**TRY IT**: The answer should reproduce the listing below character for character.

Start of Block

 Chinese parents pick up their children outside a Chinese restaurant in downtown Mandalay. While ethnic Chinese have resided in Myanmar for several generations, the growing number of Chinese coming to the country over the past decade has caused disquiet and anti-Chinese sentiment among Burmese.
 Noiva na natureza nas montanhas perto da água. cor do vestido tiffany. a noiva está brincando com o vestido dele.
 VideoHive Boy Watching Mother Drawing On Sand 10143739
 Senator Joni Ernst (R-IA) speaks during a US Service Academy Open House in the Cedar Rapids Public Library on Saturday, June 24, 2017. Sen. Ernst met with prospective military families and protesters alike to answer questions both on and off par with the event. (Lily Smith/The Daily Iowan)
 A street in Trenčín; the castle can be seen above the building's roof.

End of Block

**YOUR RESPONSE**:
 Chinese parents pick up their children outside a Chinese restaurant in downtown Mandalay. While ethnic Chinese have resided in Myanmar for several generations, the growing number of Chinese coming to the country over the past decade has caused disquiet and anti-Chinese sentiment among Burmese.
 Noiva na natureza nas montanhas perto da água. cor do vestido tiffany. a noiva está brincando com o vestido dele.
 VideoHive Boy Watching Mother Drawing On Sand 10143739
 Senator Joni Ernst (R-IA) speaks during a US Service Academy Open House in the Cedar Rapids Public Library on Saturday, June 24, 2017. Sen. Ernst met with prospective military families and protesters alike to answer questions both on and off par with the event. (Lily Smith/The Daily Iowan)
 A street in Trenčín; the castle can be seen above the building's roof.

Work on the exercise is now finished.